━━━━━ Given data ━━━━━

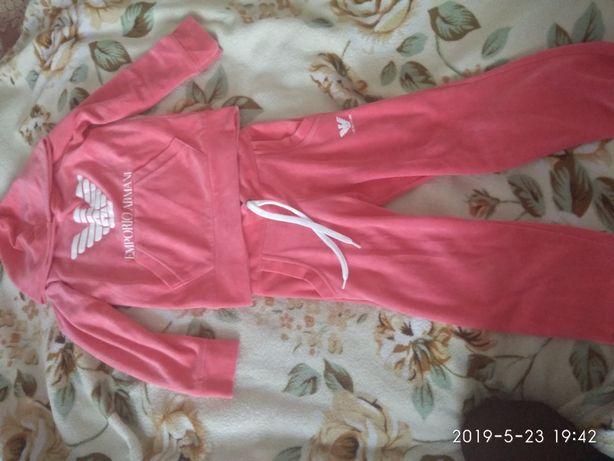 Дитячий костюм Armani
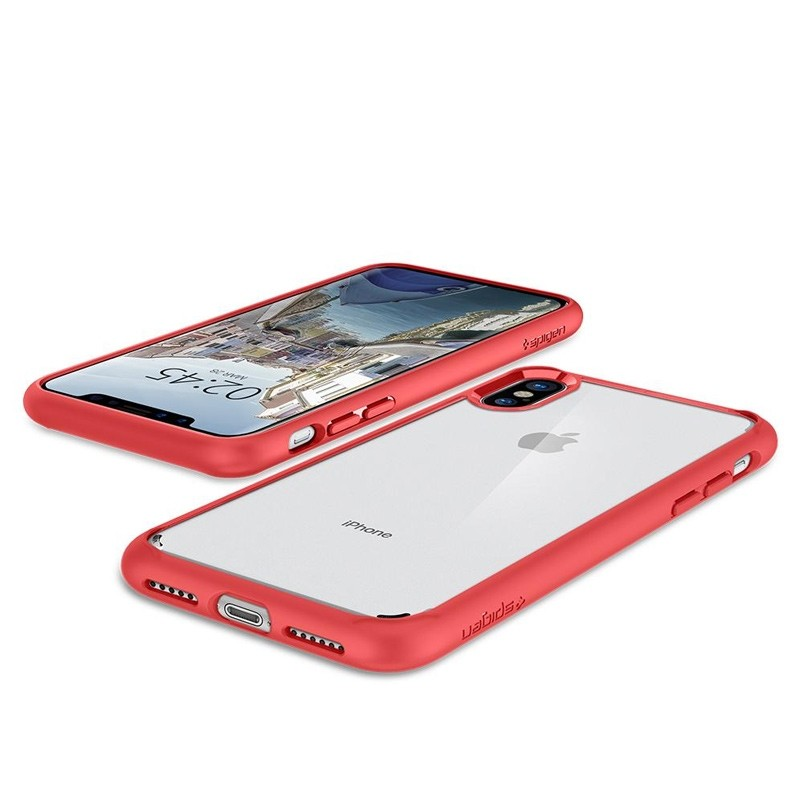 Spigen - Ultra Hybrid iPhone 8 Hoesje Red 03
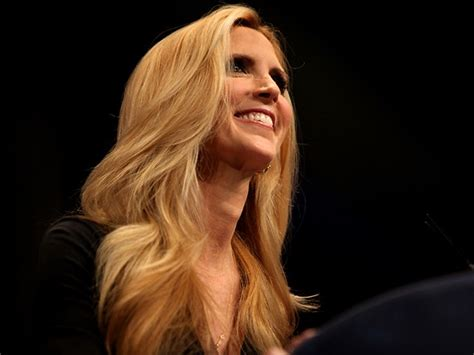 Did Coulter Get A by Coulter Attacking A Lying Media They Do Lie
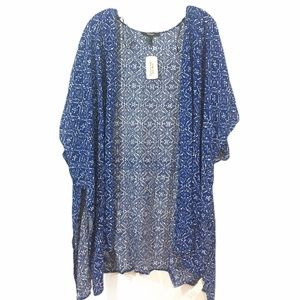 Forever 21 open woven cardigan S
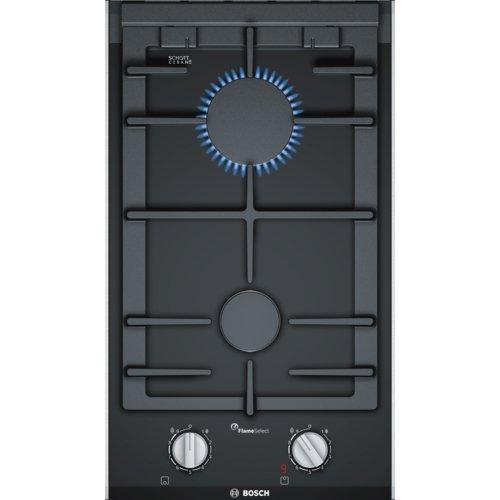 mesa encimera de gas negro, encimera de gas modular barata, cocina modular de gas económica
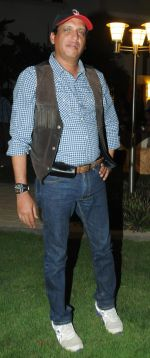 Sunil Aginihotri at Pyaar Ka Bhopu song picturisation completion party on 27th Aug 2012 (2).JPG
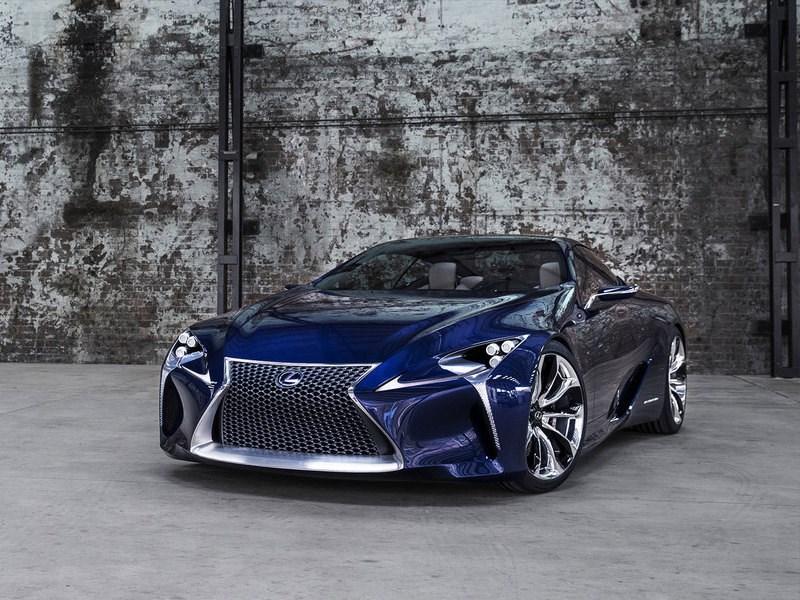 Новое поколение Lexus LS увидит мир уже в 2017 году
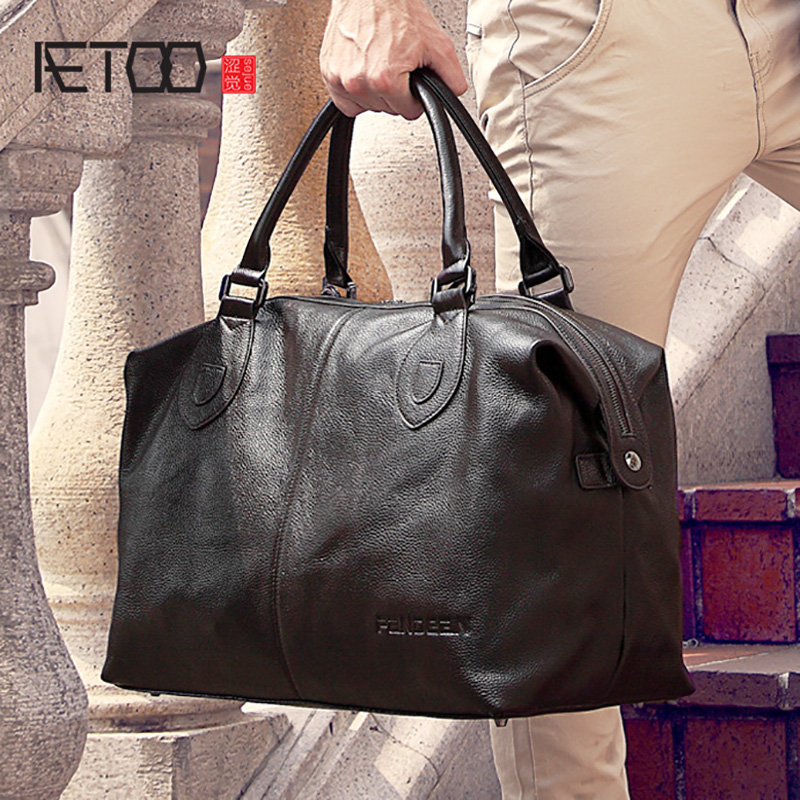 AETOO Male leather travel bag hand held shoulder oblique carrying large capacity travel package business head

━━━━━

What to do => Reproduce, word for word, the lines from the one containing "Forever 21 open woven cardigan S" through the final line above. Leave every picture out.

Exercise solution =>
 Forever 21 open woven cardigan S
 mesa encimera de gas negro, encimera de gas modular barata, cocina modular de gas económica
 Sunil Aginihotri at Pyaar Ka Bhopu song picturisation completion party on 27th Aug 2012 (2).JPG
 Новое поколение Lexus LS увидит мир уже в 2017 году
 AETOO Male leather travel bag hand held shoulder oblique carrying large capacity travel package business head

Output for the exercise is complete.